7. Il résulte de ce qui précède, sans qu’il soit besoin de se prononcer sur les autres moyens de la requête, que Mme B... est fondée à demander l’annulation de la décision du 9 mai 2025 portant refus de renouvellement de son titre de séjour. Les décisions portant obligation de quitter le territoire français et fixant le pays de renvoi doivent être annulées par voie de conséquence.

Sur l’injonction :

8. Dès lors que Mme B..., qui a obtenu la certification professionnelle qu’elle préparait au mois d’octobre 2025, ne poursuit plus des études en France à la date du présent jugement, l’annulation de l’arrêté attaqué implique seulement que le préfet de police procède au réexamen de sa situation et lui délivre une autorisation provisoire de séjour l’autorisant à travailler pendant ce réexamen. Il y a lieu, par suite, d’enjoindre au préfet de police ou à tout préfet territorialement compétent de procéder à ce réexamen, dans un délai de trois mois à compter de la notification du présent jugement, et de lui délivrer dans l’attente cette autorisation provisoire de séjour. Il n’y a, en revanche, pas lieu d’assortir, en l’espèce, cette injonction d’une astreinte.

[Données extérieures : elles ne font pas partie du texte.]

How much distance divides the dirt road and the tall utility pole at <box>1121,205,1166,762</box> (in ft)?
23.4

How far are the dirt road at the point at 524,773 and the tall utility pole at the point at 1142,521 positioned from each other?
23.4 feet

Sur les frais liés au litige :

9. Il y a lieu, dans les circonstances de l’espèce, de mettre à la charge de l’Etat une somme de 1 000 euros au titre des frais exposés par Mme B... et non compris dans les dépens.






D E C I D E :






Article 1er : L’arrêté du préfet de police du 9 mai 2025 est annulé.

Article 2 : Il est enjoint au préfet de police ou à tout préfet territorialement compétent de procéder au réexamen de la situation de Mme B... dans le délai de trois mois à compter de la notification du présent jugement et de lui délivrer une autorisation provisoire de séjour l’autorisant à travailler pendant ce réexamen.

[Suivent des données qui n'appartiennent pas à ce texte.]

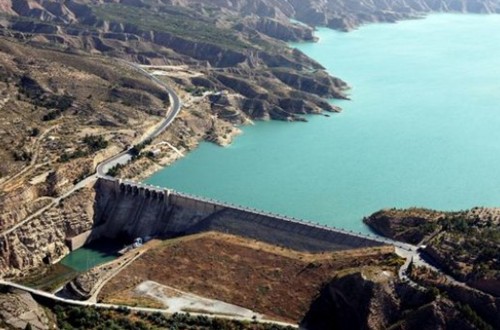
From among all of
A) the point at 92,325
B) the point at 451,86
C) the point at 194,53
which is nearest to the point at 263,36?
the point at 194,53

Article 3 : L’Etat versera à Mme B... une somme de 1 000 euros au titre de l’article L. 761-1 du code de justice administrative.

Article 4 : Le surplus des conclusions des requêtes n° 2508256 et n° 2515559 de Mme B... est rejeté.

Article 5 : Le présent jugement sera notifié à Mme A... B... et au préfet de police.


Délibéré après l'audience du 15 janvier 2026, à laquelle siégeaient :

- M. Fouassier, président,
- Mme Armoët, première conseillère,
- M. Cicmen, premier conseiller.

Rendu public par mise à disposition au greffe le 29 janvier 2026.

La rapporteure,

signé


E. ARMOËT
Le président,

signé


C. FOUASSIERLa greffière,

signé


C. EL HOUSSINE


La République mande et ordonne au préfet de police en ce qui le concerne ou à tous commissaires de justice à ce requis en ce qui concerne les voies de droit commun contre les parties privées, de pourvoir à l'exécution de la présente décision.